Índios, direitos
e dívidas
Logo após
a Páscoa, eis que nosso calendário indica a chegada do
Dia do Índio. Certamente, muitos professores vão
envolver seus alunos na nova temática. Cartazes, pinturas,
desenhos feitos pelos professores e seus alunos têm agora
referências a seres humanos e suas culturas. Tendas e aldeias
são os temas básicos, tendo como substrato aquilo que
se sabe (e que é muito pouco) sobre os índios do Brasil
e da América. Em razão da influência do farwest,
e da cultura cinematográfica, a visão que é
passada para os estudantes tem como foco dominante os índios
americanos. Sobre o dia-a-dia dos índios brasileiros,
inclusive daqueles que vivem em nossas cidades, pouco ou nada se
comenta. Muito menos, a sua trajetória como povos
minoritários, oprimidos por nossa sociedade, senhores de
direitos sempre negados e titulares de muitas dívidas
continuamente relegadas pelas autoridades.
Entre as
recomendações programáticas do MEC, os índios
aparecem como tema transversal. Isto é, um tema que pode e
deve ser trabalhado pelas diferentes disciplinas do currículo.
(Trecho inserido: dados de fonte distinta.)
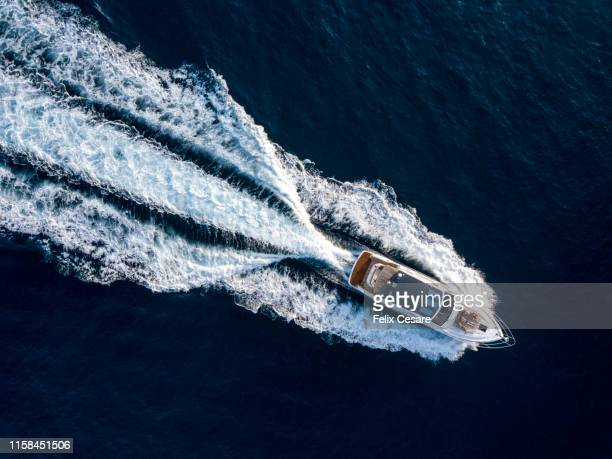 aerial of a luxury motor yacht - stereotypically upper class stock pictures, royalty-free photos & images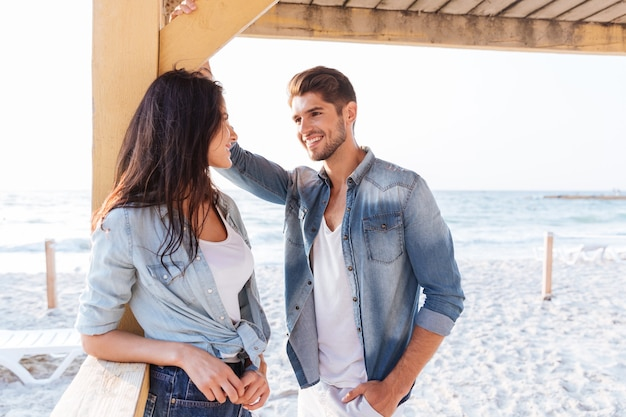 Jovem casal lindo alegre flertando na praia
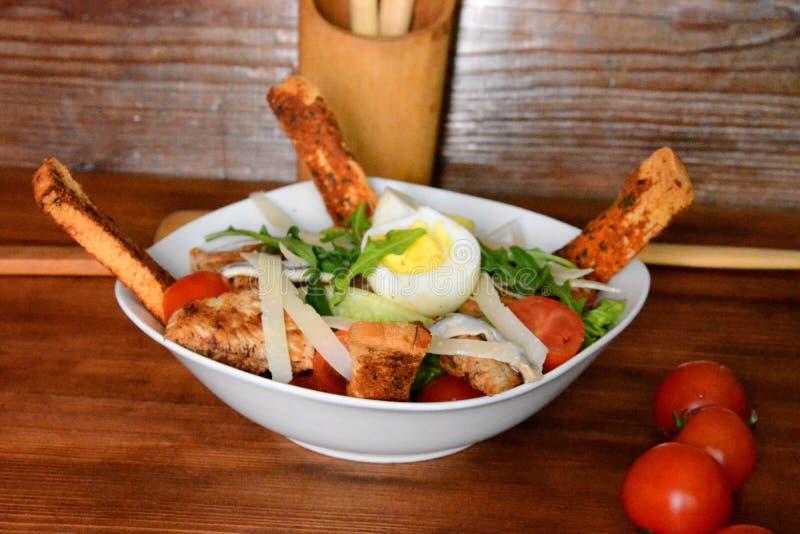 Caesar sallad med den vita krutongen, körsbärsröda tomater, höna och ägg som klär på träbakgrundsslut upp Mat och hälsa royaltyfria bilder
Mas isso, na prática docente, raramente tem acontecido, tanto
nas escolas públicas, quanto particulares. Em Santa Catarina,
a diretoria do ensino fundamental da Secretaria de Educação
e Inovação abriga um Núcleo de Educação
Indígena (NEI) que tem como objetivos a supervisão das
escolas indígenas e a formação de professores
índios. Os resultados até agora alcançados pelo
NEI são relevantes, porém são praticamente
ignorados pelo sistema escolar como um todo. Quem sabe, por exemplo,
que mais de 50 indígenas estão freqüentando cursos
superiores, a maioria em busca de melhor formação
escolar para o exercício do magistério? E que alguns
estão adentrando em cursos como direito, enfermagem e
agronomia? Quem sabe dos direitos indígenas às terras
que tradicionalmente ocupam, estabelecidos na Constituição
Federal de 1988, em seus artigos 231 e 231? Quem sabe dos convênios
internacionais de que o Brasil é signatário e que
remetem aos compromissos do país em relação à
defesa e à proteção das minorias indígenas?
Parece-me
que no dia-a-dia escolar prevalecem as visões estereotipadas
presentes em nossa sociedade dominante. Assim, também nas
prefeituras e nas administrações regionais o tema índio
quase sempre não está nas agendas e, quando presente,
aparece como secundário. Os conflitos locais em relação
ao domínio das terras que lhes pertencem em diferentes regiões
têm renovado os discursos coloniais sobre os índios e
suas culturas por parte de administradores, políticos,
empresários e formadores de opinião. A exteriorização
de preconceitos é a tônica, demonstrando que estamos
longe de constituir uma sociedade multiétnica e pluricultural,
centrada na tolerância.
Nesses
dias de abril, quando burocraticamente os indígenas são
lembrados nas escolas e na mídia, seria estratégico
pensar que temos dívidas para com eles. Além do
extermínio que sofreram, do esbulho de suas terras, da falta
de assistência econômica e de saúde, hoje
continuam vítimas de políticas equivocadas que lhes
negam a demarcação das terras tradicionais e seu
reconhecimento como povos diferenciados. A intolerância e o
preconceito precisam ser combatidos, a partir da melhor compreensão
das perversas relações mantidas pela sociedade
dominante. As escolas têm nesse sentido um papel altamente
estratégico, e para tanto é necessário que os
próprios professores construam, a partir da autocrítica,
novos olhares focalizando os direitos dos indígenas e nossas
dívidas, passadas e presentes.
Sílvio
Coelho dos Santos, antropólogo, professor emérito UFSC,
pesquisador do CNPq
Obs: O
artigo do professor Silvio foi publicado nesta quarta-feira, na
sessão Opinião do Jornal A Notícia
www.agecom.ufsc.br
(Silvio Coelho dos Santos)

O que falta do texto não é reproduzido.